Sprint: taper 4 days before and 4 days after
Olympic: taper one week before and one week after
70.3: taper two weeks before and two weeks after
Ironman: taper three weeks before and three weeks after

Of course, this is the ideal arrangement but sometimes you’ll have other races scheduled within those timeframes that don’t allow a full rest so you’ll have to improvise. That’s okay but be sure you prioritize your races so you don’t burn yourself out on your “B” race and can’t “race” your “A” race.

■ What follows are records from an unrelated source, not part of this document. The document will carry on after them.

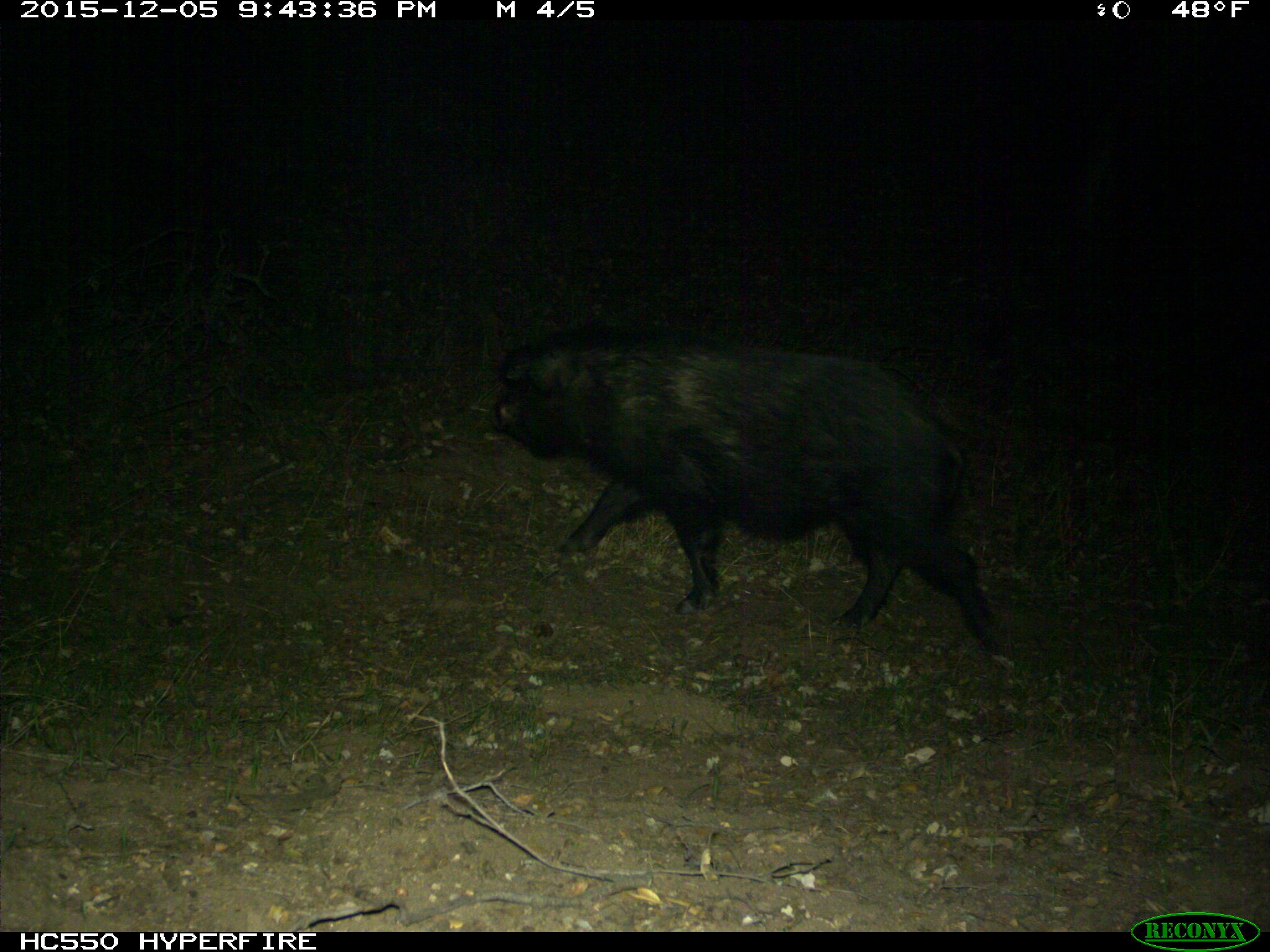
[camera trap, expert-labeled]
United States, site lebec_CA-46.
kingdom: Animalia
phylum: Chordata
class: Mammalia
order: Artiodactyla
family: Suidae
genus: Sus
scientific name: Sus scrofa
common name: wild boar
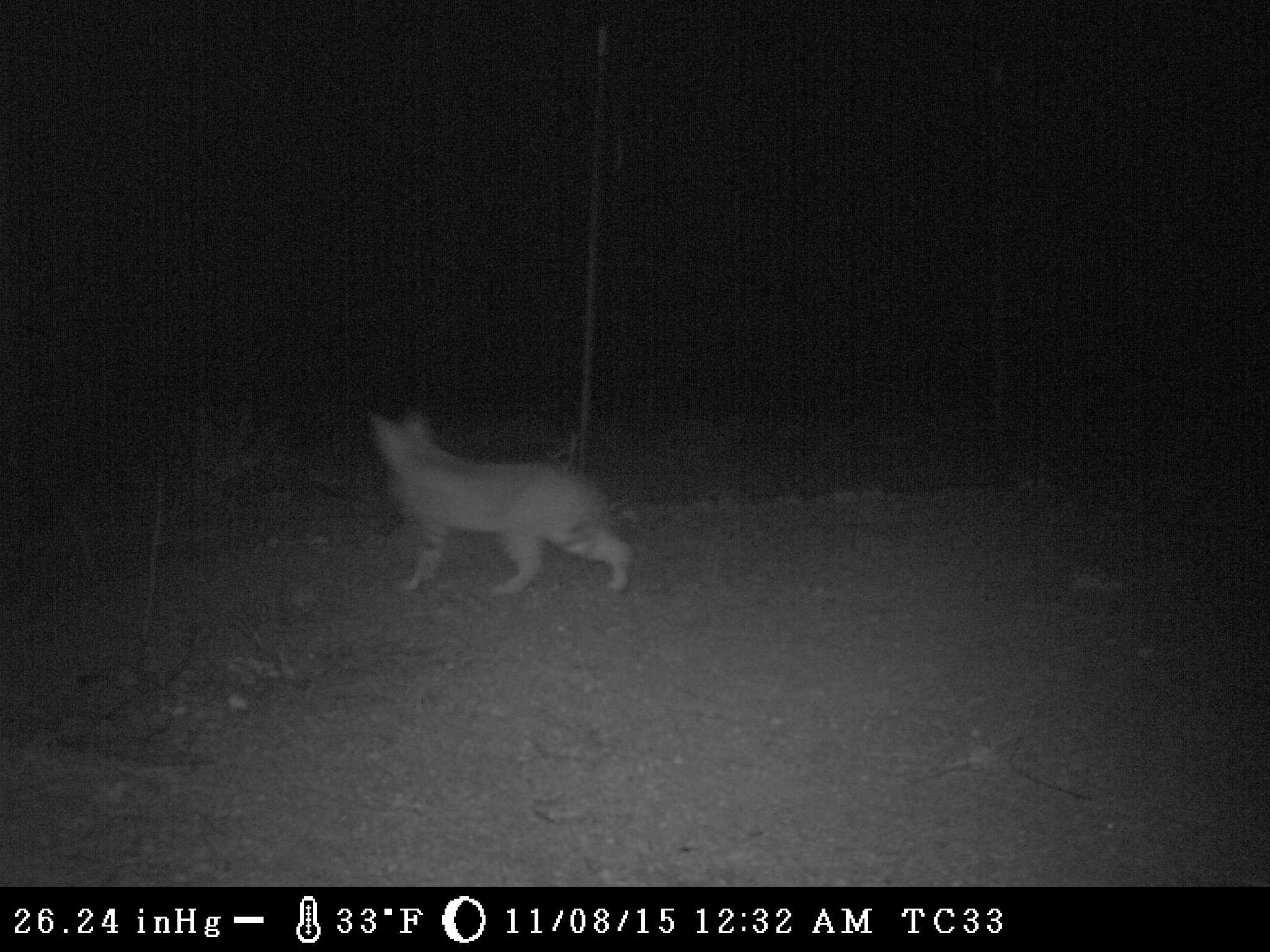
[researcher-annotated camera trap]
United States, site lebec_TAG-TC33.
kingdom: Animalia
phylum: Chordata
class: Mammalia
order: Carnivora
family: Felidae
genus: Lynx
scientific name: Lynx rufus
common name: bobcat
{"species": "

Since it’s the end of the season there are three, maybe four, primary things you’ll want to concentrate on:

1. Rest and repair
2. Cross-training
3. Strength training
4. Dieting

If you’ve had a big season with lots of racing you really need to give your body a rest. If you’ve been monitoring your resting heart rate daily you’ll see that after a big race it will be elevated. Mine was elevated for three entire weeks after Ironman Kona. Allow yourself a break.

Now is the perfect time to integrate some cross-training into your schedule. If you haven’t been doing any yoga or Pilates this would be a great time to do so. Hiking, skiing, roller blading, kayaking, etc. are all great forms of cross-training.

While you should be doing strength training all year, the off-season is a great time to start or increase these efforts. During the season if you trash yourself too much in the gym you may not be able to do quality swim, cycling and run workouts. In the off-season . . . trash away!
Your weight will go down if you train but if you eat more while in a period of training you may not lose weight, or may actually gain weight. It is also not advisable to lose too much weight while you’re training and racing because your performance may suffer. So if you’ve got a few pounds to lose, attempt to do so in the off-season.

Rest up and get ready for next season!